Diabetes is a major risk factor for heart attacks and strokes, but also the leading cause of blindness and kidney failure and a major reason behind limb amputations in the United States.

About 13% of American adults — 34 million people — have diabetes, according to the U.S. Centers for Disease Control and Prevention (CDC). But more than one in three (35%) have prediabetes, a condition in which blood sugar levels are higher than normal but haven’t yet irreversibly harmed the body’s ability to respond to insulin.

The new recommendation and the science behind it were published Aug. 24 in the Journal of the American Medical Association.

The recommendation is important because under the Affordable Care Act, insurers are required to fully cover any screening the task force endorses, with no out-of-pocket cost to patients.

In the case of diabetes, screening entails a safe and simple blood test to check for levels of either fasting blood sugar or hemoglobin A1C.

The American Diabetes Association (ADA) applauded the updated screening recommendations. The ADA continue to see rising new cases of diabetes and estimates that approximately one-fourth of people with diabetes remain undiagnosed.

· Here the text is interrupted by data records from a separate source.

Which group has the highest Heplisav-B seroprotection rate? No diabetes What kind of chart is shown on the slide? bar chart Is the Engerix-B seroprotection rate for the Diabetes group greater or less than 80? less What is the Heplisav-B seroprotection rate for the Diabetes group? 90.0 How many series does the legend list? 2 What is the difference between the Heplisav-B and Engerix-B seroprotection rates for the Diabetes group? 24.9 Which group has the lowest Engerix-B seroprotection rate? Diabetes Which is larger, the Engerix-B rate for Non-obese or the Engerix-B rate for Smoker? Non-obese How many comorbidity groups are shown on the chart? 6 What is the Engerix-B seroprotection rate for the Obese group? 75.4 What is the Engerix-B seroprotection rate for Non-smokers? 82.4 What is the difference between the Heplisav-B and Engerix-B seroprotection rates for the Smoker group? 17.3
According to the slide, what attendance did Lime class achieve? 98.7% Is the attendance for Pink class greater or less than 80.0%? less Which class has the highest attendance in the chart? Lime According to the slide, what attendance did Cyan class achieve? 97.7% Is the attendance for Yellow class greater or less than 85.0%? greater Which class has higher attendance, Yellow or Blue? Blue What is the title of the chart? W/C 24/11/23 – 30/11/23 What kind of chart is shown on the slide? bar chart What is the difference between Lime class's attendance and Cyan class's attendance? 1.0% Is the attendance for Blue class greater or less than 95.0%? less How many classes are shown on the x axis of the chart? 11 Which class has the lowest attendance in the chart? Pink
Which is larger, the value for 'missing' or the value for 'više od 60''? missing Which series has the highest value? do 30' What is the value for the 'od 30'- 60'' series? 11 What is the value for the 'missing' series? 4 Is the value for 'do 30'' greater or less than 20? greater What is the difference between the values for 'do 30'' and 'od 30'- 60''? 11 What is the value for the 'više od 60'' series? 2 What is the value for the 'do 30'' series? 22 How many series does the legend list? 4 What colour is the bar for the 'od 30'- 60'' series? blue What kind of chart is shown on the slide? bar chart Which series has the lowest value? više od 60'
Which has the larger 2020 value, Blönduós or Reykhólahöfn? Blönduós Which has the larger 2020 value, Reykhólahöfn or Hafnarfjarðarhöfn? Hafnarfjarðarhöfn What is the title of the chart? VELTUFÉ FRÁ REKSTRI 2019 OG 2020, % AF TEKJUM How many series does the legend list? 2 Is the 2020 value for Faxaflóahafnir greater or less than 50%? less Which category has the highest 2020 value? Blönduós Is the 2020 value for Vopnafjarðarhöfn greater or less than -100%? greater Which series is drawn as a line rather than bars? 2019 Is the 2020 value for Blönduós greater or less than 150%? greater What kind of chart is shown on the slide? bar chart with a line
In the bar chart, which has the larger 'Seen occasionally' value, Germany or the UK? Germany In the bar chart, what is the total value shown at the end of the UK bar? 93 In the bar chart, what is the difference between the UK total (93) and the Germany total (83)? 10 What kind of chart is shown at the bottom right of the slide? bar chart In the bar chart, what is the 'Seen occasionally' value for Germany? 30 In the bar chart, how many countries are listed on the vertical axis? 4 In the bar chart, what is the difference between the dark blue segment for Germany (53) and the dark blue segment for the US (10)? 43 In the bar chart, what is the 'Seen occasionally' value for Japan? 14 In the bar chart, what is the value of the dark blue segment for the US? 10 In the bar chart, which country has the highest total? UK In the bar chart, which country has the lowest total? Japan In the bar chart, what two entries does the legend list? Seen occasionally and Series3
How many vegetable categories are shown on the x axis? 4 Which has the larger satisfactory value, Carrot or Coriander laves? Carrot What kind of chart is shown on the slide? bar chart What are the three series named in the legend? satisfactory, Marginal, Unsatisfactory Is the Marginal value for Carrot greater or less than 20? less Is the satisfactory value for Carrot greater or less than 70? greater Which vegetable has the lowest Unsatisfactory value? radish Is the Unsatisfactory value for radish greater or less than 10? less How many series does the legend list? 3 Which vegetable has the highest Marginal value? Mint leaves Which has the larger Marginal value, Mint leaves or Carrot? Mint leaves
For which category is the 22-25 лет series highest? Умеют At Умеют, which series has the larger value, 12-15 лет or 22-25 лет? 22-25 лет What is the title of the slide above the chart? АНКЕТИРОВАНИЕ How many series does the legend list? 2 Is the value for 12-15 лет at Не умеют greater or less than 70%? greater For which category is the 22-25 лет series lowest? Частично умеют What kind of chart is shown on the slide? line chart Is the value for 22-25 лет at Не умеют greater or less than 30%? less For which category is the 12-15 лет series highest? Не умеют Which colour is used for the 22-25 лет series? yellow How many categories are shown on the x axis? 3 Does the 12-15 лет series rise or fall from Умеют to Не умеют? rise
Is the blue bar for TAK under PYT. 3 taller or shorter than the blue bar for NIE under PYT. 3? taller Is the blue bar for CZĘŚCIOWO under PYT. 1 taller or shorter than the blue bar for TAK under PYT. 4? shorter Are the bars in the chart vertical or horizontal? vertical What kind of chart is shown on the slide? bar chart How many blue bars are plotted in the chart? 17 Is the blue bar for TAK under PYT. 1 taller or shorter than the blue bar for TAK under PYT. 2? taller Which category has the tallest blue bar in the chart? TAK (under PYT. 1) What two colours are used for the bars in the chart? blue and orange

The guidelines also say doctors should consider diabetes screening at an even earlier age for people in higher-risk groups such as:

  • Indigenous Americans/Alaska Natives, Asians, Blacks, Latinos and Pacific Islanders
  • People with a family history of diabetes.
  • Women who had gestational diabetes during pregnancy.
  • Women with a history of ovarian cysts.

The American Diabetes Association (ADA) applauded the updated screening recommendations. The ADA continue to see rising new cases of diabetes and estimates that approximately one-fourth of people with diabetes remain undiagnosed.

Another study, published Aug. 24 in Journal of the American Medical Association, found the rate of type 2 diabetes in those 19 and younger nearly doubled between 2001 and 2017. The greatest increases occurred among young people who are Black and Latino. While the number of kids with diabetes is increasing, it remains relatively low. Fewer than one of every 1,000 American children had type 2 diabetes in 2017, according to the study.